API key used for authentication and usage tracking.

Body

multipart/form-data
upload_file
file
required

Audio file to analyse. Must be non-empty and of a supported format. Maximum file size: 100 MB.

Response

Detection completed successfully.

filename
string
required

Name of the submitted audio file. Empty string if no filename was provided in the upload.

Example:

"my_audio.wav"

duration_s
number<double>
required

Total duration of the analysed audio in seconds.

Required range: x >= 0
Example:

5.76

primary_label
enum<string>
required

Overall classification of the clip:

  • music - music covers at least as much of the clip as speech, and more than zero.
  • speech - speech covers more of the clip than music, and more than zero.
  • neither - neither music nor speech reached the dominant threshold for any portion of the clip.
  • unknown - no frames could be produced from the audio.
Available options:
music,
speech,
neither,
unknown
Example:

"speech"

music_pct
number<double>
required

Percentage of the clip classified as containing music.

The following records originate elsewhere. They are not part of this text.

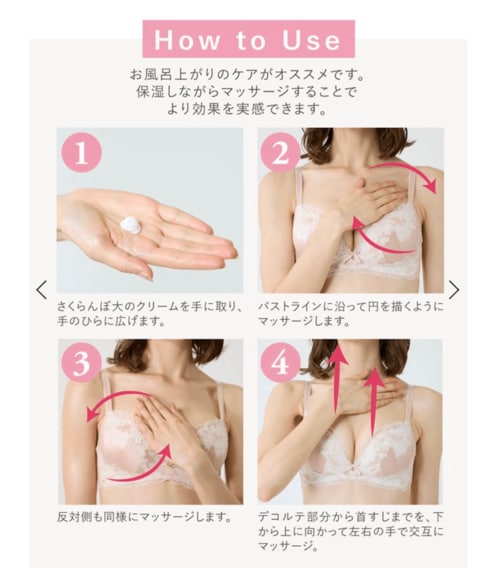 How to Use

お風呂上がりのケアがオススメです。
保湿しながらマッサージすることで
より効果を実感できます。

1

さくらんぼ大のクリームを手に取り、手のひらに広げます。

2

バストラインに沿って円を描くようにマッサージします。

3

反対側も同様にマッサージします。

4

デコルテ部分から首すじまでを、下から上に向かって左右の手で交互にマッサージ。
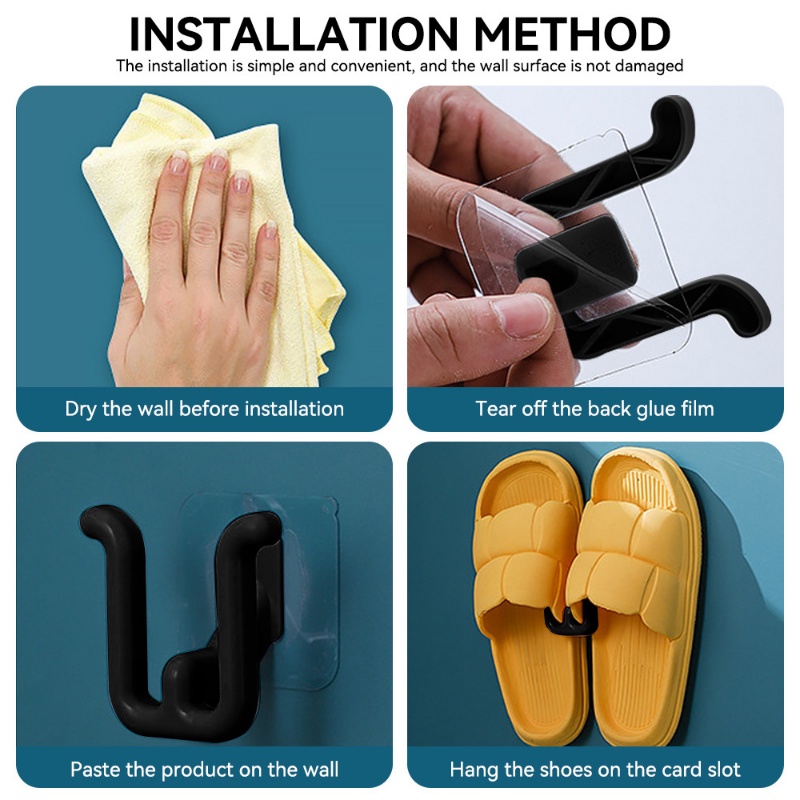 INSTALLATION METHOD

The installation is simple and convenient, and the wall surface is not damaged

Dry the wall before installation

Tear off the back glue film

Paste the product on the wall

Hang the shoes on the card slot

Required range: 0 <= x <= 100
Example:

0

speech_pct
number<double>
required

Percentage of the clip classified as containing speech.

Required range: 0 <= x <= 100
Example:

86.7

latency_ms
number<double>
required

End-to-end inference time in milliseconds.

Required range: x >= 0
Example:

1243.5

frames
object[]
required

Ordered list of per-frame classification results covering the full duration of the clip.